**EXERCISE:**
Only the pictures are to be dropped; the rest of the data below is to be duplicated exactly.

**DATASET CONTENT:**
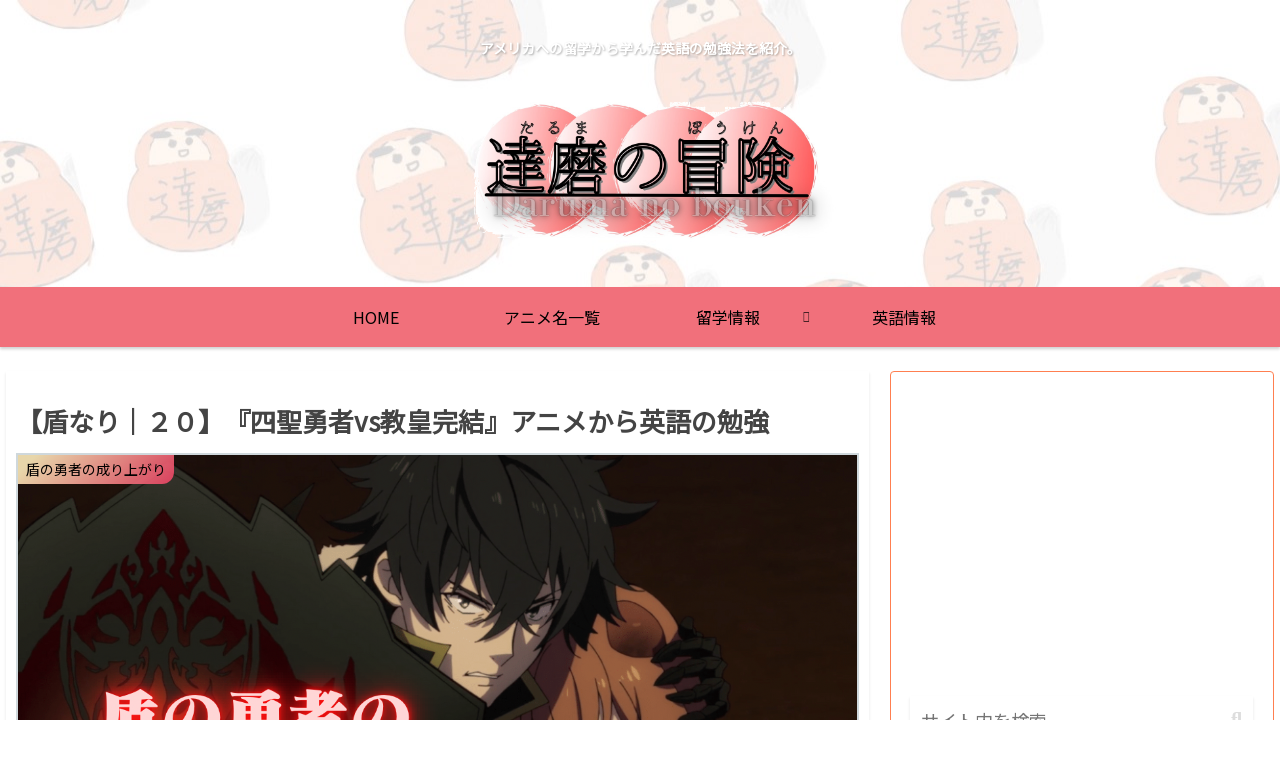

--- FILE ---
content_type: text/html; charset=utf-8
request_url: https://www.google.com/recaptcha/api2/aframe
body_size: 268
content:
<!DOCTYPE HTML><html><head><meta http-equiv="content-type" content="text/html; charset=UTF-8"></head><body><script nonce="PB8EP6CHX26DzudjPg8YMg">/** Anti-fraud and anti-abuse applications only. See google.com/recaptcha */ try{var clients={'sodar':'https://pagead2.googlesyndication.com/pagead/sodar?'};window.addEventListener("message",function(a){try{if(a.source===window.parent){var b=JSON.parse(a.data);var c=clients[b['id']];if(c){var d=document.createElement('img');d.src=c+b['params']+'&rc='+(localStorage.getItem("rc::a")?sessionStorage.getItem("rc::b"):"");window.document.body.appendChild(d);sessionStorage.setItem("rc::e",parseInt(sessionStorage.getItem("rc::e")||0)+1);localStorage.setItem("rc::h",'1769011337682');}}}catch(b){}});window.parent.postMessage("_grecaptcha_ready", "*");}catch(b){}</script></body></html>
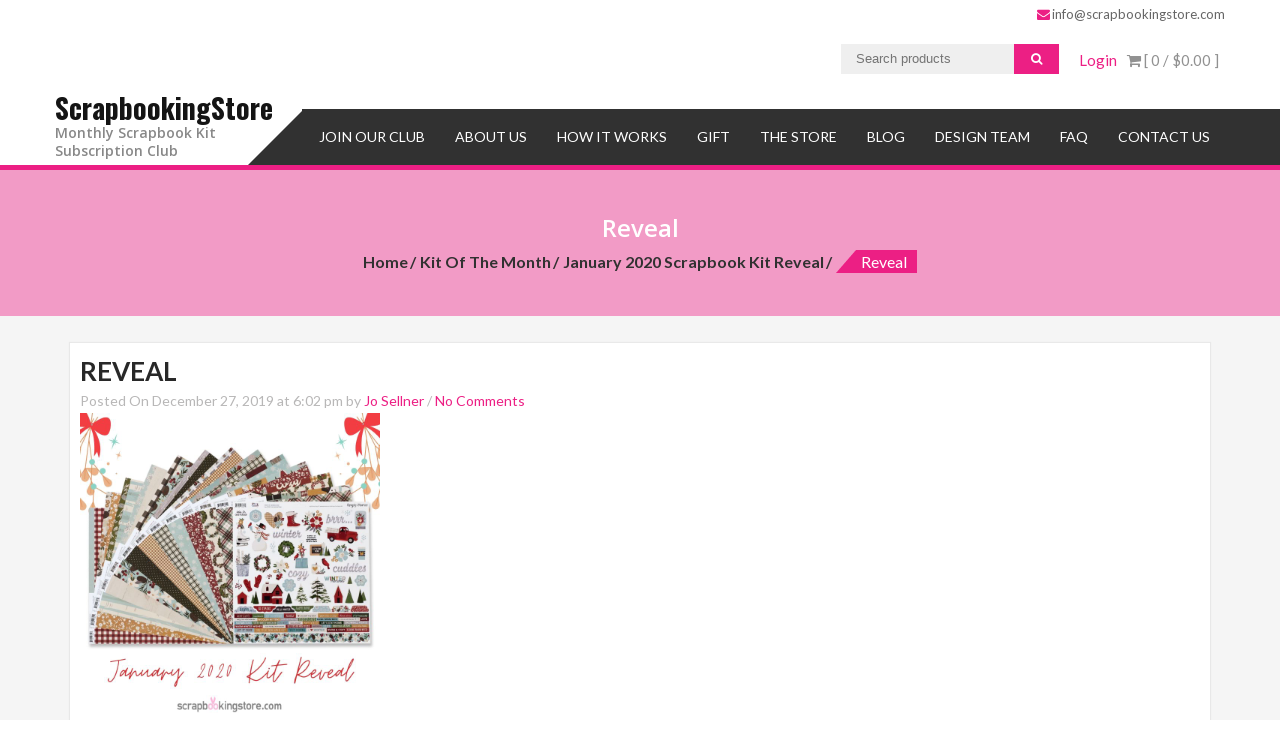

--- FILE ---
content_type: text/html; charset=utf-8
request_url: https://a.mailmunch.co/forms-cache/242261/840956/index-1751133297.html
body_size: 1178
content:
<!DOCTYPE html>
<html>
<head>
  <meta name="robots" content="noindex, nofollow">
    <script type="text/javascript">
    var widgetId = "840956";
    var widgetType = "sidebar";
    var siteId = "242261";
    var contentGate = false;
    var recaptchaEnabled = false;
    var recaptchaApiKey = "6LcflRsUAAAAAG_PSKBnmcFbkjVvI-hw-Laz9gfp";
    var noTracking = false;
    var pushSubscribe = false;
    var pushUrl = "https://push.mailmunch.co/push/242261/840956";
    var formFields = {"2845793":"email"};
  </script>
  <link rel="stylesheet" href="//a.mailmunch.co/v2/themes/mailmunch/simple/sidebar/index.css" />

</head>
<body class="contacts new">
  
<script type="text/javascript" src="//assets.mailmunch.com/assets/widget_simple-f5a3e5db2f514f912e267a03f71350202672af937806defb072a316fb98ef272.js"></script>



<div class="theme theme-simple live yes-branding">
  <a id="close-icon" href='#' onclick="closeWidget();return false;"></a>

    <form class="new_contact" id="new_contact" action="https://forms.mailmunch.co/form/242261/840956/submit" accept-charset="UTF-8" method="post">
      <style type="text/css">
#mailmunch-optin-form {
  background-color: #ffffff;
}
</style>


<div id="mailmunch-optin-form">
  <div class="screen optin-form-screen" data-screen-name="Optin Form">
<div class="text">
  <p><span style="color: rgb(127, 127, 127);">Want more tips on crafting and scrapbooking? Join our list and receive periodic updates from us. We love sharing our craft!</span><br></p>
</div>

<div class="optin-form-wrapper clearfix">
  <div class="hidden-fields"></div><div class="optin-form custom_form field-count-1"><div class="custom-fields-preview-container"><div class="custom-field-preview-container required" data-custom-field-id="2263776">
  <div class="email-field-wrapper">
    <input type="email" id="custom_field_text_field_2263776" name="contact[contact_fields_attributes][2263776][value]" value="" placeholder="Enter your email" style="" class="input-field email-field" />
    <input type="hidden" name="contact[contact_fields_attributes][2263776][label]" value="Email">
    <input type="hidden" name="contact[contact_fields_attributes][2263776][custom_field_data_id]" value="2263776">
    <input type="hidden" name="contact[contact_fields_attributes][2263776][custom_field_id]" value="2845793">
  </div>
</div>
<div class="custom-field-preview-container" data-custom-field-id="2263777">
  <div class="submit-wrapper">
    <input type="submit" id="custom_field_submit_2263777" name="" value="Yes, I want more craft tips &amp; tricks!" style="color: #000000; background-color: #f29bbf;" class="submit" />
  </div>
</div></div></div>
</div>
  </div>

  <div class="screen success-screen optin-form custom_form" data-screen-name="Success Message">
<div class="text">
  <p><br><span style="color: rgb(127, 127, 127);">Thank you for subscribing! Be sure to check out our older blog posts for more inspiration</span></p>
</div>
  </div>
</div>


</form>
  <div class="branding-container">
    <a href="https://www.mailmunch.com/forms-popups?utm_source=optin-form&amp;utm_medium=website&amp;utm_campaign=powered-by&amp;r=optin_branding" target="_blank" class="mailmunch-branding">
      powered by <span class="mailmunch">MailMunch</span>
    </a>
  </div>
</div>

</body>
</html>


--- FILE ---
content_type: text/plain
request_url: https://www.google-analytics.com/j/collect?v=1&_v=j102&a=195820037&t=pageview&_s=1&dl=https%3A%2F%2Fblog.scrapbookingstore.com%2Fjanuary-2020-scrapbook-kit-reveal%2Freveal%2F&ul=en-us%40posix&dt=Reveal%20-%20ScrapbookingStore&sr=1280x720&vp=1280x720&_u=IEBAAEABAAAAACAAI~&jid=928908450&gjid=2001101718&cid=1869877956.1762146847&tid=UA-75232108-1&_gid=1717087667.1762146847&_r=1&_slc=1&z=573444434
body_size: -454
content:
2,cG-B0KL4B1PG3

**ANSWER FOR THIS EXERCISE:**
--- FILE ---
content_type: text/html; charset=utf-8
request_url: https://www.google.com/recaptcha/api2/aframe
body_size: 268
content:
<!DOCTYPE HTML><html><head><meta http-equiv="content-type" content="text/html; charset=UTF-8"></head><body><script nonce="PB8EP6CHX26DzudjPg8YMg">/** Anti-fraud and anti-abuse applications only. See google.com/recaptcha */ try{var clients={'sodar':'https://pagead2.googlesyndication.com/pagead/sodar?'};window.addEventListener("message",function(a){try{if(a.source===window.parent){var b=JSON.parse(a.data);var c=clients[b['id']];if(c){var d=document.createElement('img');d.src=c+b['params']+'&rc='+(localStorage.getItem("rc::a")?sessionStorage.getItem("rc::b"):"");window.document.body.appendChild(d);sessionStorage.setItem("rc::e",parseInt(sessionStorage.getItem("rc::e")||0)+1);localStorage.setItem("rc::h",'1769011337682');}}}catch(b){}});window.parent.postMessage("_grecaptcha_ready", "*");}catch(b){}</script></body></html>

--- FILE ---
content_type: text/html; charset=utf-8
request_url: https://a.mailmunch.co/forms-cache/242261/840956/index-1751133297.html
body_size: 1178
content:
<!DOCTYPE html>
<html>
<head>
  <meta name="robots" content="noindex, nofollow">
    <script type="text/javascript">
    var widgetId = "840956";
    var widgetType = "sidebar";
    var siteId = "242261";
    var contentGate = false;
    var recaptchaEnabled = false;
    var recaptchaApiKey = "6LcflRsUAAAAAG_PSKBnmcFbkjVvI-hw-Laz9gfp";
    var noTracking = false;
    var pushSubscribe = false;
    var pushUrl = "https://push.mailmunch.co/push/242261/840956";
    var formFields = {"2845793":"email"};
  </script>
  <link rel="stylesheet" href="//a.mailmunch.co/v2/themes/mailmunch/simple/sidebar/index.css" />

</head>
<body class="contacts new">
  
<script type="text/javascript" src="//assets.mailmunch.com/assets/widget_simple-f5a3e5db2f514f912e267a03f71350202672af937806defb072a316fb98ef272.js"></script>



<div class="theme theme-simple live yes-branding">
  <a id="close-icon" href='#' onclick="closeWidget();return false;"></a>

    <form class="new_contact" id="new_contact" action="https://forms.mailmunch.co/form/242261/840956/submit" accept-charset="UTF-8" method="post">
      <style type="text/css">
#mailmunch-optin-form {
  background-color: #ffffff;
}
</style>


<div id="mailmunch-optin-form">
  <div class="screen optin-form-screen" data-screen-name="Optin Form">
<div class="text">
  <p><span style="color: rgb(127, 127, 127);">Want more tips on crafting and scrapbooking? Join our list and receive periodic updates from us. We love sharing our craft!</span><br></p>
</div>

<div class="optin-form-wrapper clearfix">
  <div class="hidden-fields"></div><div class="optin-form custom_form field-count-1"><div class="custom-fields-preview-container"><div class="custom-field-preview-container required" data-custom-field-id="2263776">
  <div class="email-field-wrapper">
    <input type="email" id="custom_field_text_field_2263776" name="contact[contact_fields_attributes][2263776][value]" value="" placeholder="Enter your email" style="" class="input-field email-field" />
    <input type="hidden" name="contact[contact_fields_attributes][2263776][label]" value="Email">
    <input type="hidden" name="contact[contact_fields_attributes][2263776][custom_field_data_id]" value="2263776">
    <input type="hidden" name="contact[contact_fields_attributes][2263776][custom_field_id]" value="2845793">
  </div>
</div>
<div class="custom-field-preview-container" data-custom-field-id="2263777">
  <div class="submit-wrapper">
    <input type="submit" id="custom_field_submit_2263777" name="" value="Yes, I want more craft tips &amp; tricks!" style="color: #000000; background-color: #f29bbf;" class="submit" />
  </div>
</div></div></div>
</div>
  </div>

  <div class="screen success-screen optin-form custom_form" data-screen-name="Success Message">
<div class="text">
  <p><br><span style="color: rgb(127, 127, 127);">Thank you for subscribing! Be sure to check out our older blog posts for more inspiration</span></p>
</div>
  </div>
</div>


</form>
  <div class="branding-container">
    <a href="https://www.mailmunch.com/forms-popups?utm_source=optin-form&amp;utm_medium=website&amp;utm_campaign=powered-by&amp;r=optin_branding" target="_blank" class="mailmunch-branding">
      powered by <span class="mailmunch">MailMunch</span>
    </a>
  </div>
</div>

</body>
</html>


--- FILE ---
content_type: text/plain
request_url: https://www.google-analytics.com/j/collect?v=1&_v=j102&a=195820037&t=pageview&_s=1&dl=https%3A%2F%2Fblog.scrapbookingstore.com%2Fjanuary-2020-scrapbook-kit-reveal%2Freveal%2F&ul=en-us%40posix&dt=Reveal%20-%20ScrapbookingStore&sr=1280x720&vp=1280x720&_u=IEBAAEABAAAAACAAI~&jid=928908450&gjid=2001101718&cid=1869877956.1762146847&tid=UA-75232108-1&_gid=1717087667.1762146847&_r=1&_slc=1&z=573444434
body_size: -454
content:
2,cG-B0KL4B1PG3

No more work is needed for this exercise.